There once was a young king who’d befallen to illness. A melancholy of the mind, his court physician said. His thoughts had become entangled in a jungle of fantastical nightmares. The fervor which drives all men vanished as he withdrew.
He watched from his bedchamber window as the last of his courtesans were dismissed. Something was lost that day.
Something was gained too. Madness. What a frightening thought.
The laughter of his companions that filled the halls of his palace were replaced with a deafening silence. The grand parlors of his court, adorned in austere symmetry of the Augustan taste and gilded with Napoleonic marble had once glimmered ever magnificently against the lamplight. Now they fell into dust and disarray. The oriental gardens were neglected, transforming into a sea of wild weeds which surrounded his palace like gates to a mausoleum.

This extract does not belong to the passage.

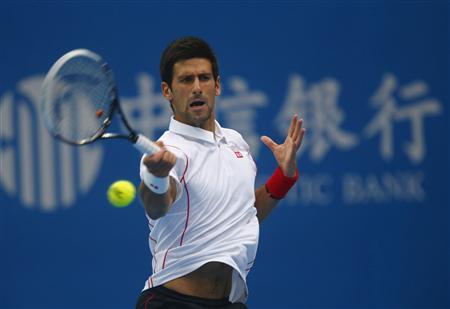 Serbia's Novak Djokovic returns a shot during his match against Lukas Rosol of the Czech Republic at the China Open tennis tournament in Beijing October 1, 2013. REUTERS/Petar Kujundzic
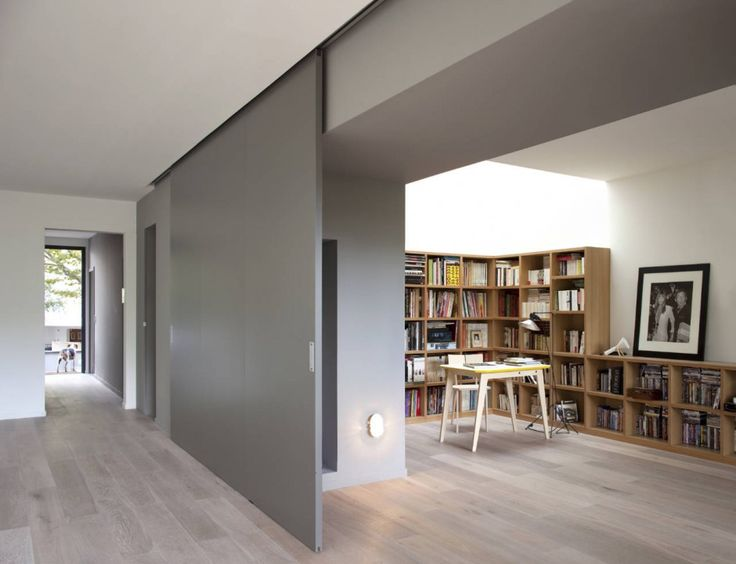 Sliding wall panel connects to the library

The king locked his chamber door and quarantined his mind and flesh. He slept for many months. His mind's own designs became his prison. His boredom manifested in stillness and time seemed to pass from days to weeks in the blink of an eye. The few servants who remained beside him believed that he belonged no more to the living world.
Then, on the one-hundred-and-twenty-sixth morning, he found himself staring at the hearth at the end of the east hall. Within it, a flame burned, crackling queerly. As unremarkable as any fire in any other hearth, yet he couldn’t look away. He saw there, the eye of God.
A spark took him instantly. He began to write... pages upon pages of arbitrary thought. He unleashed his violence into the parchment. Every word had meaning. Every hesitation had intention. His purpose, once lost, had returned in a new form.
Something lost, something gained.
He ordered his servants to bring him a hundred parchments and a thousand canvases. From that day forth, he did not sleep. He lived entirely by the light of the hearth and the flame became his only obsession.
He wrote like the man who’d discovered fire itself. Fictions dedicated to his flame as if it granted the answer to the emptiness which’d been cursed upon him. He believed with full faith that he would never need anything else. He believed his sacrifice had finally been repaid, and that the loss of his capacities was not for nothing after all. And for a long while this held true. His passion, too, burned as brightly as the flame that enchanted him. But alas, all flames eventually must extinguish.
One morning, like any other, it crackled its last spark.
And in that instant, he found he could no longer write any meaning into his words. His passion went numb and magnum opuses went unfinished. As if the characters had grown out of their own stories, stood up, and left their pages behind.
Still, he waited. He waited for the flame to return. For the gift of passion and purpose to possess him once more, yet it did not come.
So he returned to his mausoleum, slipping back into his old ways. Sitting beside his bedchamber window, watching days turn to weeks as the wild weeds of his garden grew ever wilder. His designs became his prison, and the old reveries that once haunted him began to haunt him again.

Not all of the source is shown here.